2. If you connect the Kindle and you hear the "USB connecting" sound, but one or both of the drives do not appear, do this (these instructions are for Windows - I can't help Mac users):
- Open My Computer and see if the Kindle drive(s) appear there.  If they do, then double-click on the appropriate drive
- If that doesn't work, right click on My Computer and select Manage or Administrative Tools. The Computer Manager (that's what Vista calls it) will come up.  In the left column click on Storage > Disk Management.
- In the right pane you should see all the disk-type devices that Windows recognizes.  Scroll down to see if the missing drive is there.  What you may discover is that it shows the drive with a drive letter, but that drive letter is not visible in My Computer.  Right-click on the drive in the right pane and select "Change Drive Letter and Paths".  Click Change and change the drive letter to an available one higher in the alphabet.  Click OK, OK.  The drive should now be visible.

What I find happens is that Windows has seen some other drive, possibly USB or a network drive, mapped to the same letter in the past and that "hides" the new drive.

I'm glad to hear it's working for you now - if you connected to a USB hub, the hub may be broken.


----------



## Leslie (Apr 7, 2008)

Thanks, Holmes, for this very helpful summary! Good info here....

L


----------



## Betsy the Quilter (Oct 27, 2008)

lbwmson said:


> I just figured out that I have to connect the Kindle directly to my computer. So it's working now.


Some people have found that connecting through a hub doesn't work for them, sounds like you're one. Glad you got it working!

Betsy


----------



## vg (Oct 28, 2008)

Woohoo!  My computer has now found my Kindle!


----------



## Betsy the Quilter (Oct 27, 2008)

VG--

what did you do different?

Betsy


----------



## vg (Oct 28, 2008)

tecwriter has been working with me to make sure everything was working correctly, and I also followed Holmes4 advice to look for the Kindle - found it as an F drive and changed it to K (for Kindle).  Now it shows up!  I still have the mystery G drive showing too, but I don't care, I can see my Kindle!  Happy, happy day.....


----------



## Betsy the Quilter (Oct 27, 2008)

Do you have an SD card in the Kindle?

Betsy


----------



## vg (Oct 28, 2008)

nope - I had taken it out and haven't put it back in yet.


----------



## Betsy the Quilter (Oct 27, 2008)

Do you have a card reader in the computer?  or maybe it's showing the slot for the Kindle's card reader....I haven't tested with no card in the slot, but my SD card in the kindle shows up as a separate drive and it happens to be G.

Betsy


----------



## vg (Oct 28, 2008)

When I have my card in (still haven't put it back in yet, was worried it would drain the battery faster from a post I read somewhere, and I'm nowhere near full on the unit yet) the G drive used to allow me to get to see but not access my Kindle files, and not even see the screen_saver one to delete the custom screens I had on for Christmas.  I'll let you know what happens when I put it back in tomorrow.  Luckily I have the Christmas screens off now...

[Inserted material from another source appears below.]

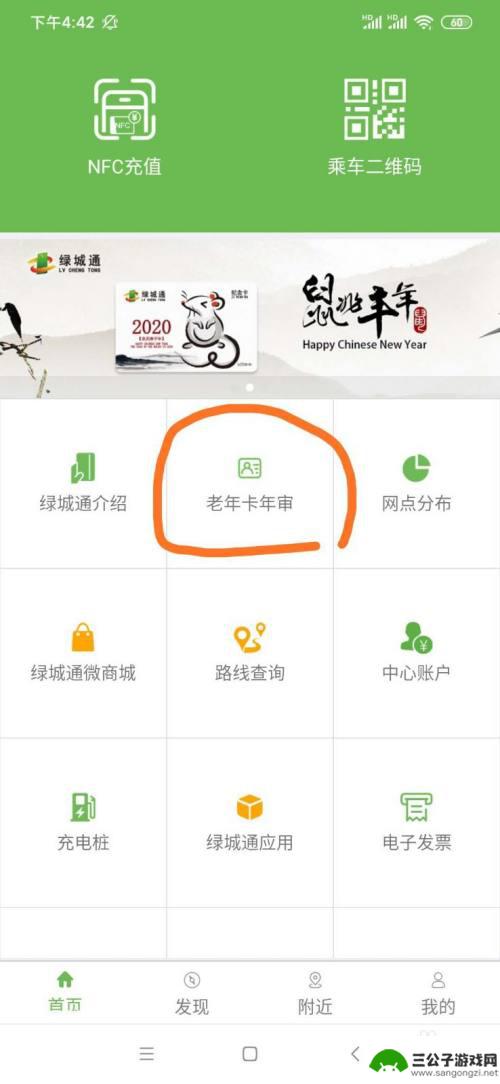 老年公交卡年审在手机支付宝上怎么操作 NFC功能手机老年卡年审操作步骤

The whole reason I got the card was to put my extra books on and not have to look at them, but since they show in Content Manager anyway, I probably won't use it until I have to.


----------



## vg (Oct 28, 2008)

Betsy, I experimented and all is working well.  It turns out the G drive is my card.  I downloaded some music to it as a test today, took the card out and the music disappeared.  Put card back in and music is back.  Kindle and G both show on the computer now.  Emerson has requested that I stop taking his back on and off (something about it being to drafty for him).  Anyway, I am so happy and once again it is because of the great people on this board!  I have learned so much and people have definitely gone out of their way to help...

now I'm off to read Outlander....


----------



## Betsy the Quilter (Oct 27, 2008)

That's great, thought it might be!  Glad all is well with Emerson!

Hope you're enjoying Outlander, I am!  See you at the Book Klub!

Betsy


----------